Inexperienced soldiers are known as “cherries,” and standing up in a firefight is about as cherry as it gets. So is this: the first night at the KOP, O’Byrne heard a strange yammering in the forest and assumed the base was about to get attacked. He grabbed his gun and waited. Nothing happened. Later he found out it was just monkeys that came down to the wire to shriek at the Americans. It was as if every living thing in the valley, even the wildlife, wanted them gone.

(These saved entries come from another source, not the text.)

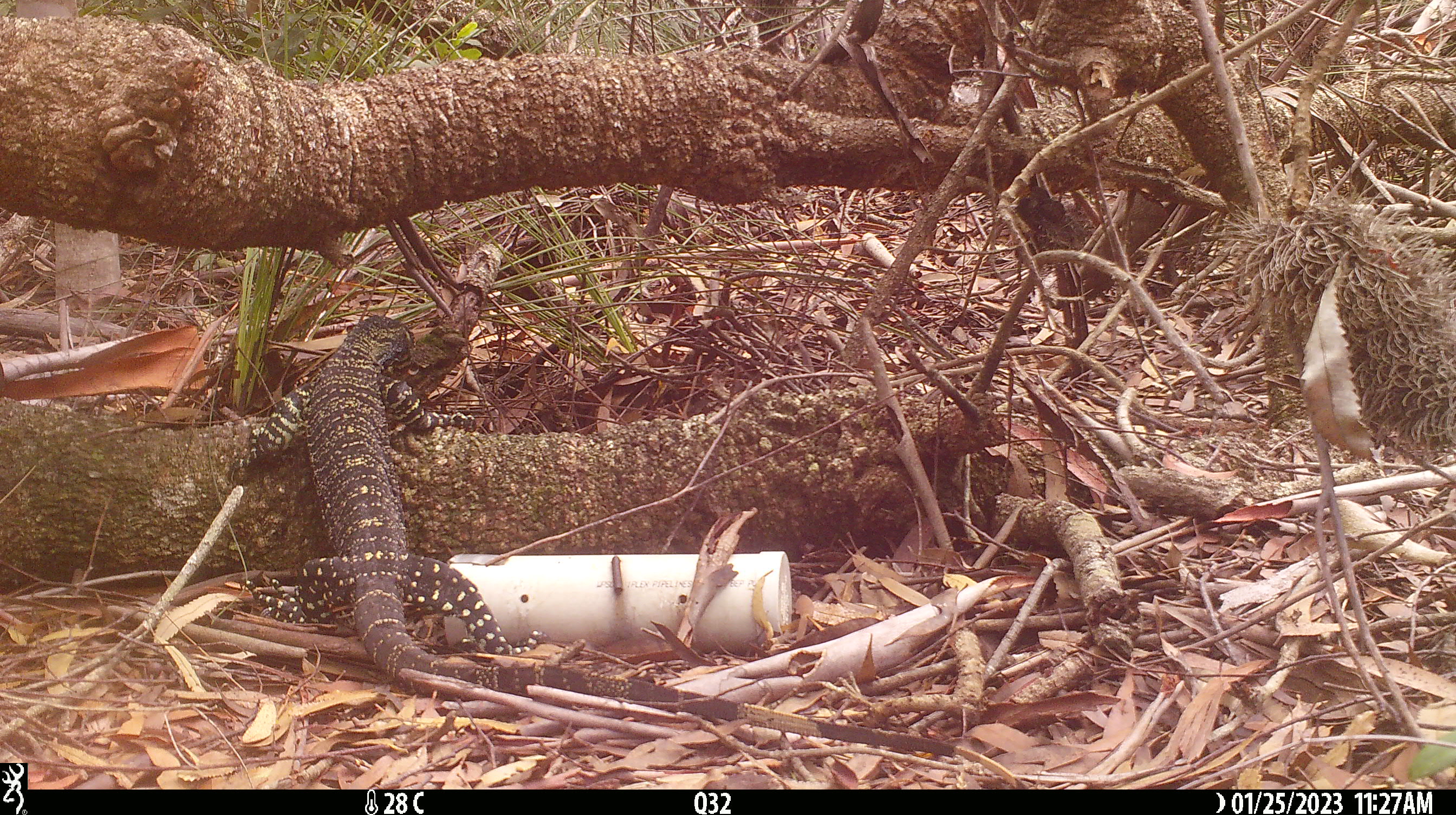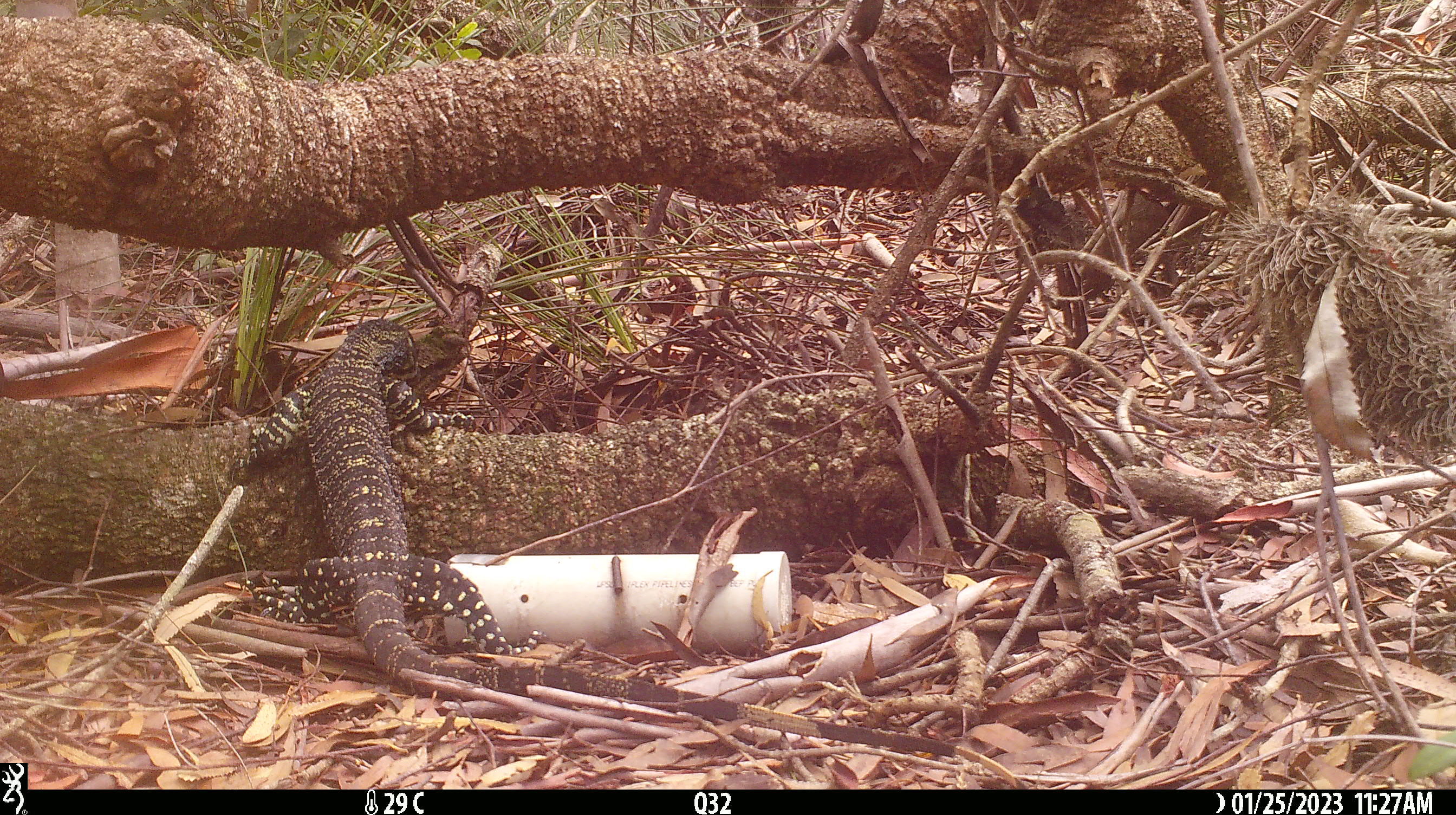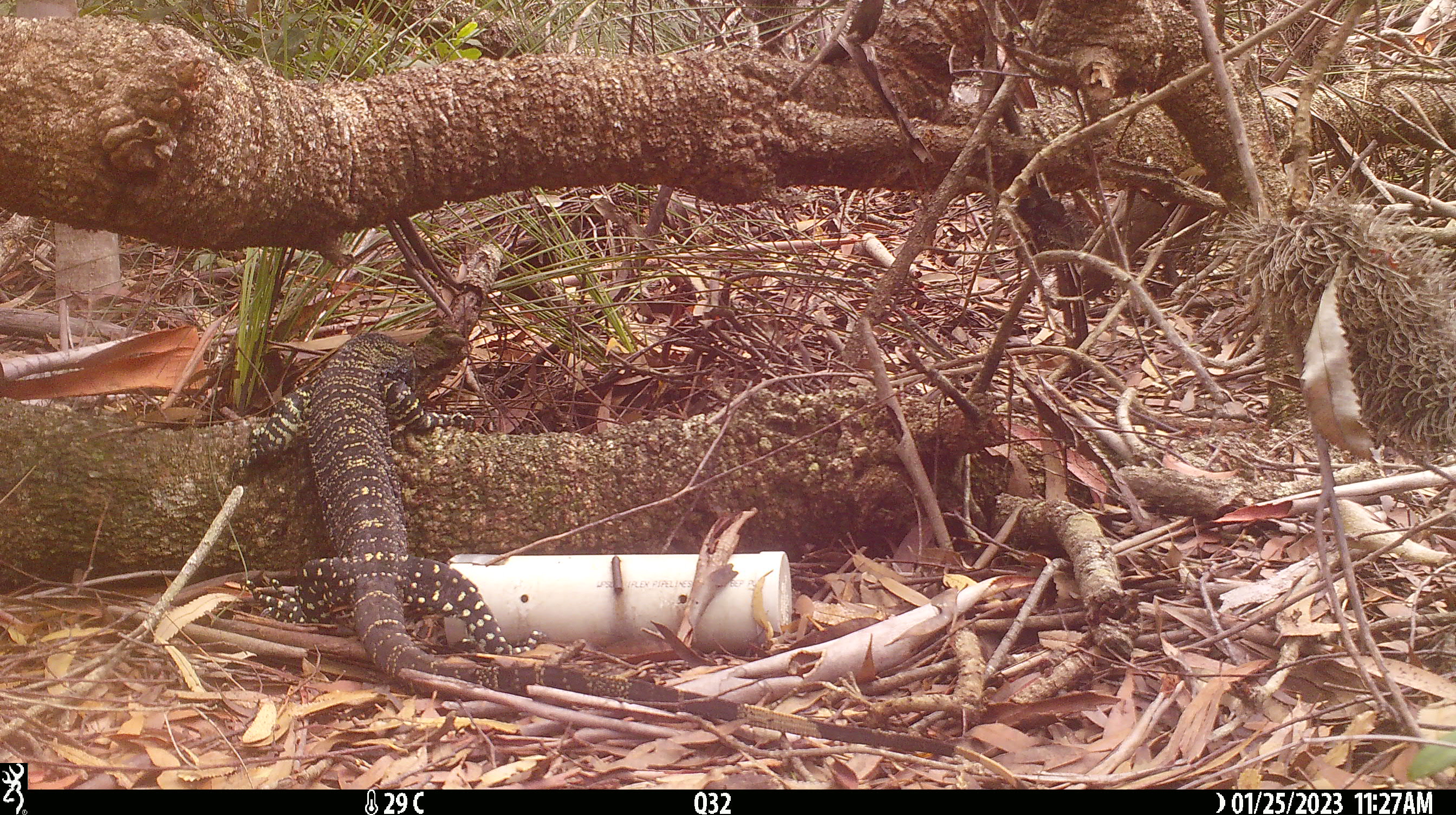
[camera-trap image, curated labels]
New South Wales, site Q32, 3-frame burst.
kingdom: Animalia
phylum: Chordata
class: Reptilia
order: Squamata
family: Varanidae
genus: Varanus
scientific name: Varanus varius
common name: lace monitor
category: goanna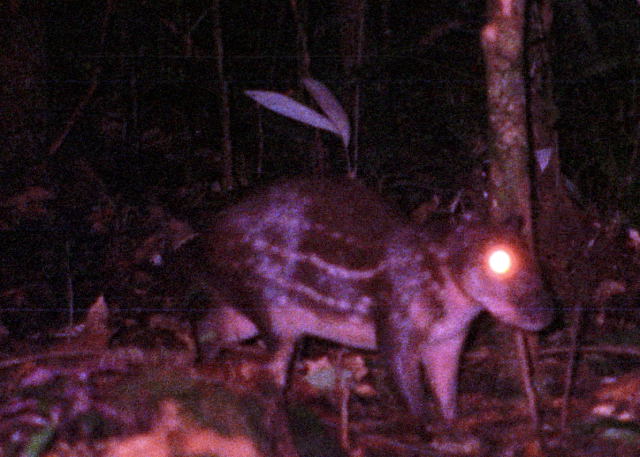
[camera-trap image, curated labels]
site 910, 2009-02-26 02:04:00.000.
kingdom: Animalia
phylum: Chordata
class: Mammalia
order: Rodentia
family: Cuniculidae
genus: Cuniculus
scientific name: Cuniculus paca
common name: spotted paca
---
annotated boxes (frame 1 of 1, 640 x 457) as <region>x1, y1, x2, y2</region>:
cuniculus paca: <region>172, 172, 550, 456</region>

O’Byrne grew up in rural Pennsylvania on a property that had a stream running through it and hundreds of acres of woods out back where he and his friends could play war. Once they dug a bunker, another time they rigged a zip line up between trees. Most of those friends wound up joining the Army. When O’Byrne turned fourteen he and his father started fighting a lot, and O’Byrne immediately got into trouble at school. His grades plummeted and he began drinking and smoking pot and getting arrested. His father was a plumber who always kept the family well provided for, but there was tremendous turmoil at home — a lot of drinking, a lot of physical combat — and one night things got out of hand and O’Byrne’s father shot him twice with a .22 rifle. From his hospital bed, O’Byrne told the police that his father had shot him in self-defense; that way he went to reform school for assault rather than his father going to prison for attempted murder. O’Byrne was sixteen.

A shop teacher named George started counseling him, and O’Byrne spent hours at George’s wood shop carving things out of wood and talking. George got him turned around. O’Byrne started playing soccer. He got interested in Buddhism. He started getting good grades. After eight months he moved in with his grandparents and went back to high school. “I changed my whole entire life,” O’Byrne told me. “I apologized to all the teachers I ever dissed. I apologized to kids I used to beat up. I apologized to everyone and I made a fucking vow that I was never going to be like that again. People didn’t even recognize me when I got home.”